Bu duvarda sizce ne yazmalı?

Cumhurbaşkanı Erdoğan bir fotoğrafa dikkat çekerek kahraman polisimizin kendilerine karşı sevgi gösterisini ortaya koydu. Şimdi bu fotoğrafın doğru olup olmadığı tartışılıyor. Bu duvarda yazılan yazı doğru mudur bilemem; ancak başka bir isim yazılamaz mıydı? Ne mi olabilirdi?

Bu duvarda sizce ne yazmalı? Seni seviyoruz uzun adam RTE yazısı

Bu duvarda sizce ne yazmalı?

Evet, yukarıdaki fotoğraftan hangisi doğru olandır?

Bir tarafta Sayın Cumhurbaşkanı Recep Tayyip Erdoğan’ın “Dün bana resimli bir mesaj geçmişler. İki tane özel harekatçı, ‘Yürü uzun adam arkandayız’ diye. Çok duygulandım. İkisinin elinde Türk bayrağı ellerinde silahlarıyla arkasında duvarda da o yazı. Onlar orada şuna inanmışlar. Şehit olmaya, bu topraklar için bu millet için” dediği fotoğraf; diğer yanda ise iki özel harekatçının sadece Türk Bayrağı eşliğinde çektirdiği fotoğraf…

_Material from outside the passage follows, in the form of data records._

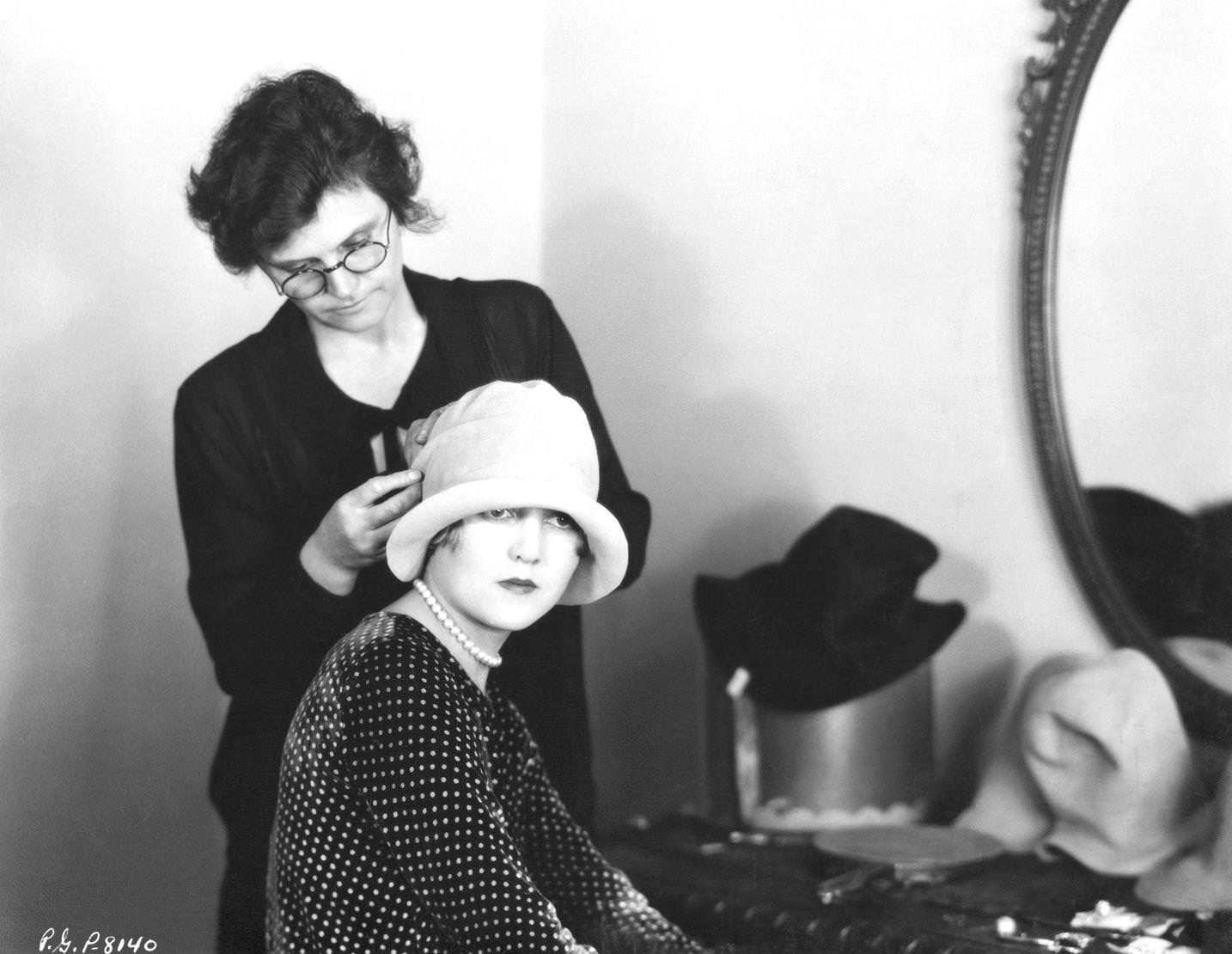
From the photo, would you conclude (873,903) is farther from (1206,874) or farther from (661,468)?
(661,468)

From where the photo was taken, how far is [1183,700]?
170 centimetres

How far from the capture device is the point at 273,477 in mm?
1427

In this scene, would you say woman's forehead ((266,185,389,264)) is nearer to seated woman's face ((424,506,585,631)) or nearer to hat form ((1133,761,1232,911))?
seated woman's face ((424,506,585,631))

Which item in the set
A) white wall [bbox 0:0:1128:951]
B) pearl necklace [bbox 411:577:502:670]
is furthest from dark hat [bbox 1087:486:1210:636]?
pearl necklace [bbox 411:577:502:670]

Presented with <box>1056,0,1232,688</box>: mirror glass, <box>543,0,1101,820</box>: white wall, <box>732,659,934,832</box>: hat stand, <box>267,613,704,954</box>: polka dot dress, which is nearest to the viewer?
<box>267,613,704,954</box>: polka dot dress

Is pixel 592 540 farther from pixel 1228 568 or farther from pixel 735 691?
pixel 1228 568

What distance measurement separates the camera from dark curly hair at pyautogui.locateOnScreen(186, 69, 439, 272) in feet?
4.21

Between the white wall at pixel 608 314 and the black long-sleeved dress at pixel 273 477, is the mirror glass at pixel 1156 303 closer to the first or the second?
the white wall at pixel 608 314

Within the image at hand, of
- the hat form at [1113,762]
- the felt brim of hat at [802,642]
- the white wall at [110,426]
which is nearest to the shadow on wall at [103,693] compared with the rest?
the white wall at [110,426]

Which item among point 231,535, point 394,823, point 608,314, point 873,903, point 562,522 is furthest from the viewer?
point 608,314

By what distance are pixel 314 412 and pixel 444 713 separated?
41 centimetres

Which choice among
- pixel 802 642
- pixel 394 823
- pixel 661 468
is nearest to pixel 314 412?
pixel 394 823

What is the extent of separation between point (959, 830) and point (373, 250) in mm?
980

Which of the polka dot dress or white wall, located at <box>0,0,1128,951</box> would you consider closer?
the polka dot dress
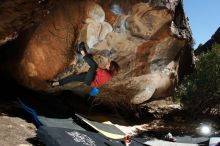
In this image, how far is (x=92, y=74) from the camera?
40.3ft

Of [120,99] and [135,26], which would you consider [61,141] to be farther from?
[120,99]

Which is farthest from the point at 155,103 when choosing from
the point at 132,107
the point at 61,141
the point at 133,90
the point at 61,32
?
the point at 61,141

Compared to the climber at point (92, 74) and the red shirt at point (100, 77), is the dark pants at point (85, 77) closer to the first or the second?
the climber at point (92, 74)

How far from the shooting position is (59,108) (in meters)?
12.6

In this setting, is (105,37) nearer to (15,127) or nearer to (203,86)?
(15,127)

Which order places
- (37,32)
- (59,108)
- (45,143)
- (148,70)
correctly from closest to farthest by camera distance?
(45,143)
(37,32)
(59,108)
(148,70)

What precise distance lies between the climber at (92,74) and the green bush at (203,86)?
587 centimetres

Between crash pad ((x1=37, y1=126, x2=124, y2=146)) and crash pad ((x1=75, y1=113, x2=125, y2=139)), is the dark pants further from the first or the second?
crash pad ((x1=37, y1=126, x2=124, y2=146))

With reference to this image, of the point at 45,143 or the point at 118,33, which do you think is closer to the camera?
the point at 45,143

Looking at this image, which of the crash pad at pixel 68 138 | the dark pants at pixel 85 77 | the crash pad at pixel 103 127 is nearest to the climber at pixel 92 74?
the dark pants at pixel 85 77

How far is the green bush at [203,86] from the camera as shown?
683 inches

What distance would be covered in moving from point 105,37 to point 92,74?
1312mm

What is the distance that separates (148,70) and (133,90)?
1180 millimetres

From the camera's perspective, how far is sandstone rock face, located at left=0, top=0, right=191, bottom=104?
38.1ft
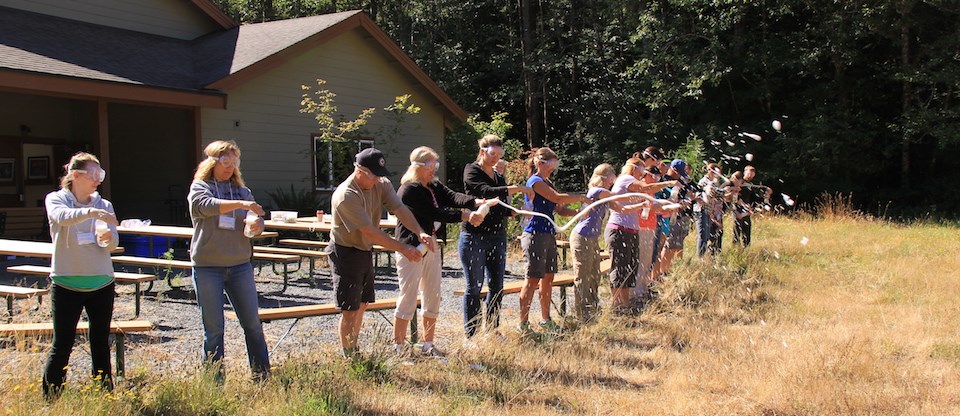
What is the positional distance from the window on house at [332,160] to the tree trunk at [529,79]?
14.6 metres

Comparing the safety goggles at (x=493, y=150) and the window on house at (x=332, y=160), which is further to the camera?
the window on house at (x=332, y=160)

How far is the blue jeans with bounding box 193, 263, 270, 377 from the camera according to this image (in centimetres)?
447

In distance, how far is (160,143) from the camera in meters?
16.2

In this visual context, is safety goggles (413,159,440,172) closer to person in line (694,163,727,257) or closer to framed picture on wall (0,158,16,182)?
person in line (694,163,727,257)

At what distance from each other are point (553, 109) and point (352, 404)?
28.8 meters

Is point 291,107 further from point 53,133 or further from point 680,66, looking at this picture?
point 680,66

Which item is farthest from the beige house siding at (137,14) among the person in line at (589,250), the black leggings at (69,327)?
the person in line at (589,250)

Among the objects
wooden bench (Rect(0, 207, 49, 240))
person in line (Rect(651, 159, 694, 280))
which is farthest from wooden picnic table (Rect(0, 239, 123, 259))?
wooden bench (Rect(0, 207, 49, 240))

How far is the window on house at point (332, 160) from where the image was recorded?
15.9 meters

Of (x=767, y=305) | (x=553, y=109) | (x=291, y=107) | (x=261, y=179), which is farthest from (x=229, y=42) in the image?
(x=553, y=109)

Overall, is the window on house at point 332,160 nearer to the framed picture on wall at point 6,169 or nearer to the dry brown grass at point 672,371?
the framed picture on wall at point 6,169

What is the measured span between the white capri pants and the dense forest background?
1682 centimetres

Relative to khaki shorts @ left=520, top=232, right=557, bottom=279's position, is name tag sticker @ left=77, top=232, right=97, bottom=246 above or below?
above

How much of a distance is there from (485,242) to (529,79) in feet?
84.3
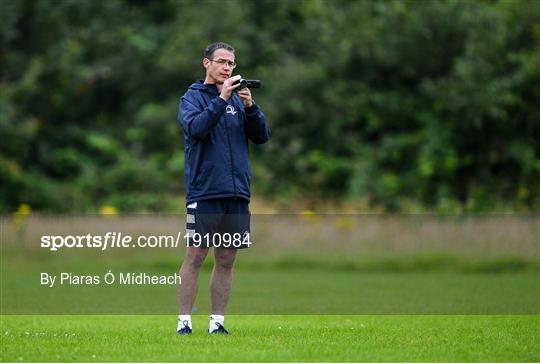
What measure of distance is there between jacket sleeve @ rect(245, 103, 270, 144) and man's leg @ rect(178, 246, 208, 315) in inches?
36.5

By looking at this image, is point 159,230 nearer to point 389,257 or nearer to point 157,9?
point 389,257

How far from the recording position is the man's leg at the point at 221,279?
8.14 meters

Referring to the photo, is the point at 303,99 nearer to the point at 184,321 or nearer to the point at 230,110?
the point at 230,110

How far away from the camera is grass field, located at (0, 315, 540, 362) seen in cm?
681

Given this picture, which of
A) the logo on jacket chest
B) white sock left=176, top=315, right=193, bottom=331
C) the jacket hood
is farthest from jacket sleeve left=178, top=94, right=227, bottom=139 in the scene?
white sock left=176, top=315, right=193, bottom=331

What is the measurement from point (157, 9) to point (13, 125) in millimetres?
6614

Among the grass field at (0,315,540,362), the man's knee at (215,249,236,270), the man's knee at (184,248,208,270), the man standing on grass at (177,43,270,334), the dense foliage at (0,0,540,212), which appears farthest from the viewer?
the dense foliage at (0,0,540,212)

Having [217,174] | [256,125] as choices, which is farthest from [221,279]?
[256,125]

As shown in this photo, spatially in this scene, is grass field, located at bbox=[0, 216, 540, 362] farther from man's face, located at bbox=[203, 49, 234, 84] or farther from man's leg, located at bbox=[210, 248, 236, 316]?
man's face, located at bbox=[203, 49, 234, 84]

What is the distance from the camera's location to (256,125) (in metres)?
8.14

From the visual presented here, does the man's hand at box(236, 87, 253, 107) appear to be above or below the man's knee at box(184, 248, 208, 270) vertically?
above

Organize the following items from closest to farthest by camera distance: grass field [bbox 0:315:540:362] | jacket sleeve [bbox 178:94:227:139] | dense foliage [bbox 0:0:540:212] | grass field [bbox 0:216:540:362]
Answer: grass field [bbox 0:315:540:362] < grass field [bbox 0:216:540:362] < jacket sleeve [bbox 178:94:227:139] < dense foliage [bbox 0:0:540:212]

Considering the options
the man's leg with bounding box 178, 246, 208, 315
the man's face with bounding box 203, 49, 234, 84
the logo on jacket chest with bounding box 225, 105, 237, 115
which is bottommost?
the man's leg with bounding box 178, 246, 208, 315

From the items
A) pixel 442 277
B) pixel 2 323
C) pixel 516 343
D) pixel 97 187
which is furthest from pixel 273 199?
pixel 516 343
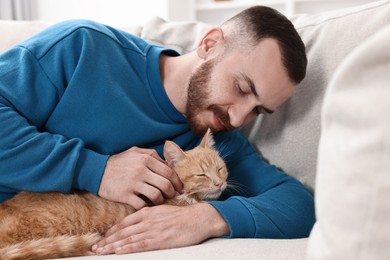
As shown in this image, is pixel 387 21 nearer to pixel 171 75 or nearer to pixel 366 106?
pixel 171 75

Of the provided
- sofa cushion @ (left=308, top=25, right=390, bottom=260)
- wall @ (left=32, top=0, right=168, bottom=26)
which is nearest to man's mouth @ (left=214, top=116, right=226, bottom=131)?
sofa cushion @ (left=308, top=25, right=390, bottom=260)

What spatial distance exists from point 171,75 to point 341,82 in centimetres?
108

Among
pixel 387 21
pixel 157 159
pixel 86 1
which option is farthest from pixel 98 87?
pixel 86 1

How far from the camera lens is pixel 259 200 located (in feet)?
4.49

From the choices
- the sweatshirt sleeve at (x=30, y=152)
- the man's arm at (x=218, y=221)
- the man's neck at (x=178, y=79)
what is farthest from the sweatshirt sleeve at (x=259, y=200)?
the sweatshirt sleeve at (x=30, y=152)

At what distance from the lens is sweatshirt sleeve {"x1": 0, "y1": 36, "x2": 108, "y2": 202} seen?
1269mm

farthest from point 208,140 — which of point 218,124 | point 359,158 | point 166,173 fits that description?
point 359,158

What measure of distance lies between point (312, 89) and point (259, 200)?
455mm

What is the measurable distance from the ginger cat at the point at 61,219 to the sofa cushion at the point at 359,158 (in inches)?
30.2

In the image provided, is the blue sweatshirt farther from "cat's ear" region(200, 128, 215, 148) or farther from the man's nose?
the man's nose

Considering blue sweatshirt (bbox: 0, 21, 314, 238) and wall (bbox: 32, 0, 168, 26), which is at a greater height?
blue sweatshirt (bbox: 0, 21, 314, 238)

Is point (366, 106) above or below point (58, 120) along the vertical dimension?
above

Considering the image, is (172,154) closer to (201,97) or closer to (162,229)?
(201,97)

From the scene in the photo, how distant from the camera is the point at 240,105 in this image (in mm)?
1505
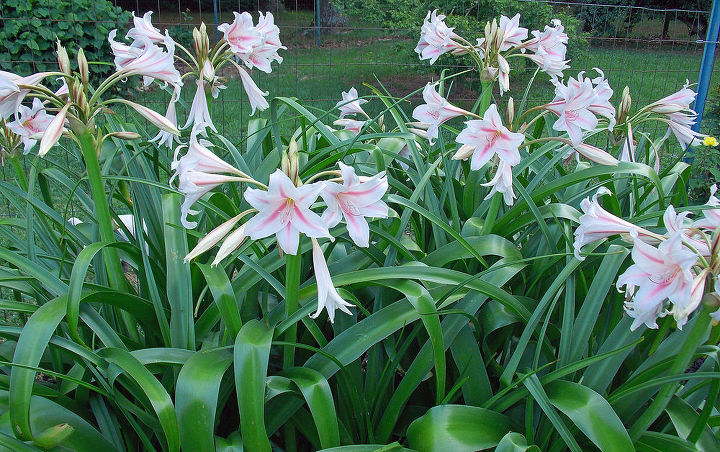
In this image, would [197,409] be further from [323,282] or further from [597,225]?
[597,225]

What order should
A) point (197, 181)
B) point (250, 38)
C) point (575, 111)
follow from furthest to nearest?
1. point (250, 38)
2. point (575, 111)
3. point (197, 181)

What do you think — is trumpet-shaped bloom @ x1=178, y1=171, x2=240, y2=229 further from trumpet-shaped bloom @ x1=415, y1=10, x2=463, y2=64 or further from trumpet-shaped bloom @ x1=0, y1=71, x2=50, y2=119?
trumpet-shaped bloom @ x1=415, y1=10, x2=463, y2=64

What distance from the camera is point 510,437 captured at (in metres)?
1.50

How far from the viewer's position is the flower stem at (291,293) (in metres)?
1.57

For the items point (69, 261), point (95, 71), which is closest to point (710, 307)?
point (69, 261)

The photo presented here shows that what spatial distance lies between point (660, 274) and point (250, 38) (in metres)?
1.50

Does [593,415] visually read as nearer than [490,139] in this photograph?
Yes

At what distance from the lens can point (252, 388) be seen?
4.77ft

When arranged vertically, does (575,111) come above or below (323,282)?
above

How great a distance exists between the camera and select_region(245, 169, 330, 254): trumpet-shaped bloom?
1283 millimetres

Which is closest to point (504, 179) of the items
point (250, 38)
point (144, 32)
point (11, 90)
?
point (250, 38)

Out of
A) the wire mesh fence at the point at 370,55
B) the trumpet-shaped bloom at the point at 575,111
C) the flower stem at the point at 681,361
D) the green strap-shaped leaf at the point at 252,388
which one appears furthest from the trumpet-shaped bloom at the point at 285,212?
the wire mesh fence at the point at 370,55

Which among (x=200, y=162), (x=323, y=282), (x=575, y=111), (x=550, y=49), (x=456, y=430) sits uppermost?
(x=550, y=49)

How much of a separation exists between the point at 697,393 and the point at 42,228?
6.97 ft
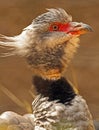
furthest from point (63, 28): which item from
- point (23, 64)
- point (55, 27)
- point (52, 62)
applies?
point (23, 64)

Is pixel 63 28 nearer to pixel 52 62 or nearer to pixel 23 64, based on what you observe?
pixel 52 62

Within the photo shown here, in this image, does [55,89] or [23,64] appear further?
[23,64]

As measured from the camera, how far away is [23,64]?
495 cm

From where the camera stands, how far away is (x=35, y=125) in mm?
2904

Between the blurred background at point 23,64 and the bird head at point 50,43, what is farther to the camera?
the blurred background at point 23,64

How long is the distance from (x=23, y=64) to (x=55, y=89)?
2.11 metres

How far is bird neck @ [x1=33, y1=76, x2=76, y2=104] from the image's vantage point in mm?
2834

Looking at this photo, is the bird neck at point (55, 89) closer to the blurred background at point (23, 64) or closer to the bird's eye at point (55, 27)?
the bird's eye at point (55, 27)

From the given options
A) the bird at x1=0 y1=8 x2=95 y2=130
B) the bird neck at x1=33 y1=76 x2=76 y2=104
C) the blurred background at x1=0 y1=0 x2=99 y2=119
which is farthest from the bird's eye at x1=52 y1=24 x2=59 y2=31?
the blurred background at x1=0 y1=0 x2=99 y2=119

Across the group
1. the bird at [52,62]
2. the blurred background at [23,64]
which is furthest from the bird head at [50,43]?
the blurred background at [23,64]

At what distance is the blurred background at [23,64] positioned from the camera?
5.01 m

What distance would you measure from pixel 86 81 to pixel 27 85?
0.39 meters

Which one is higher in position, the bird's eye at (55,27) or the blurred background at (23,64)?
the blurred background at (23,64)

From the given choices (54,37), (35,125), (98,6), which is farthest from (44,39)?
(98,6)
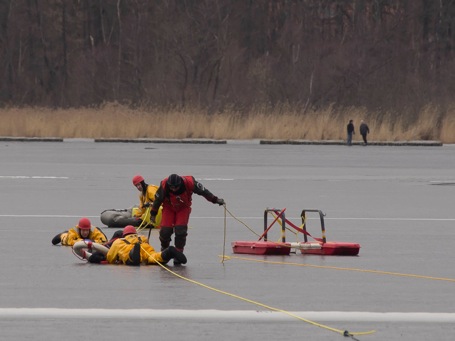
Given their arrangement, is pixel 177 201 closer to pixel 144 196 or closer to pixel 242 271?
pixel 242 271

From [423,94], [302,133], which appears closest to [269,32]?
[423,94]

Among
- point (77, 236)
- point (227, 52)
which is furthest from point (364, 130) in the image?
point (77, 236)

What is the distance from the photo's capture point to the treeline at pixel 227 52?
251 ft

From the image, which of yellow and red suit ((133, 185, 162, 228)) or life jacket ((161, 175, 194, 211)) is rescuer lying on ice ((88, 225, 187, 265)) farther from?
yellow and red suit ((133, 185, 162, 228))

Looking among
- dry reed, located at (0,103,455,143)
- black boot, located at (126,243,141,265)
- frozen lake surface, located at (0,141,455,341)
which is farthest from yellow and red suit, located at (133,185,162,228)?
dry reed, located at (0,103,455,143)

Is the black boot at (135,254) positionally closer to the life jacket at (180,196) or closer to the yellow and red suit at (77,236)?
the life jacket at (180,196)

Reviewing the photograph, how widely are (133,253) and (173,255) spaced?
0.50 m

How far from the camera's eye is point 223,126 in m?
56.8

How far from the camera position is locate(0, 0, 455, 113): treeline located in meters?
76.6

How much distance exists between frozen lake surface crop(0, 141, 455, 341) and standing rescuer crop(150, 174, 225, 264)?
474mm

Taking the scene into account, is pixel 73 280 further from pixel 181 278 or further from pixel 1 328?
pixel 1 328

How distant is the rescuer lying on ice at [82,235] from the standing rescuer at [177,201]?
104 centimetres

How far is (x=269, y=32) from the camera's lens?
88438 mm

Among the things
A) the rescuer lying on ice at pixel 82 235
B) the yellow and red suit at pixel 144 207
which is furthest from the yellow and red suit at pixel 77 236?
the yellow and red suit at pixel 144 207
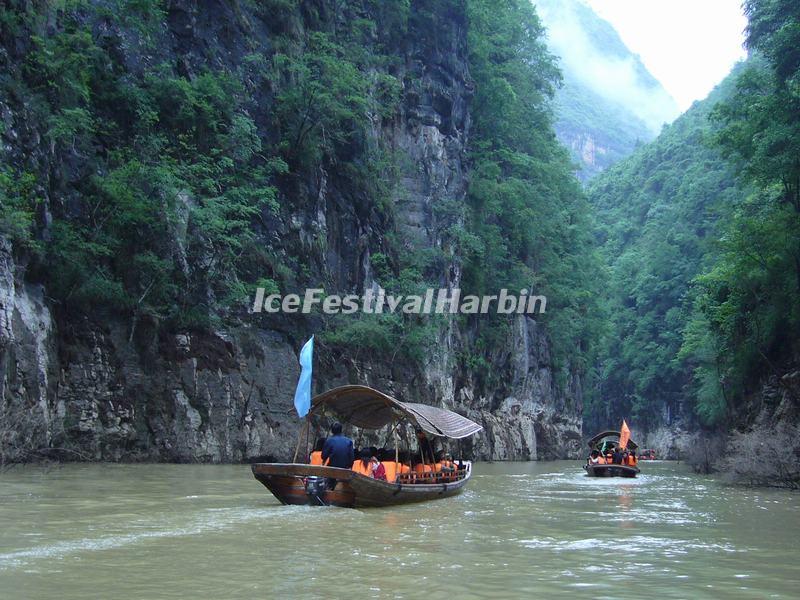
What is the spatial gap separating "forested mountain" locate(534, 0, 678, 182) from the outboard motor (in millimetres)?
150179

“Seni seviyoruz uzun adam. R.T.E.” fotoğraf Cumhurbaşkanı tarafından ortaya koyuldu. Sadece Türk bayrağı olan fotoğraf ise “JİTEM” adlı bir Twitter adresinden paylaşıldı…

Bazı yazılı medya organlarında, şimdi bu fotoğraflardan hangisi doğru bu tartışılmaya başlandı…

Evet, doğru olan hangisi, kime inanmalıyız?

Hangisine inanılır, buna ben karışmam; sonuçta ben eti – budu belli olan bir adamım! Bana ne yani hangisi doğruysa? Hangisini doğru olduğunu kanıtlayınca bana madalya mı takılacak?

Bu kadar medyanın özgür (!) olduğu bir ülkede herkes konuşsun, ne var yani?!..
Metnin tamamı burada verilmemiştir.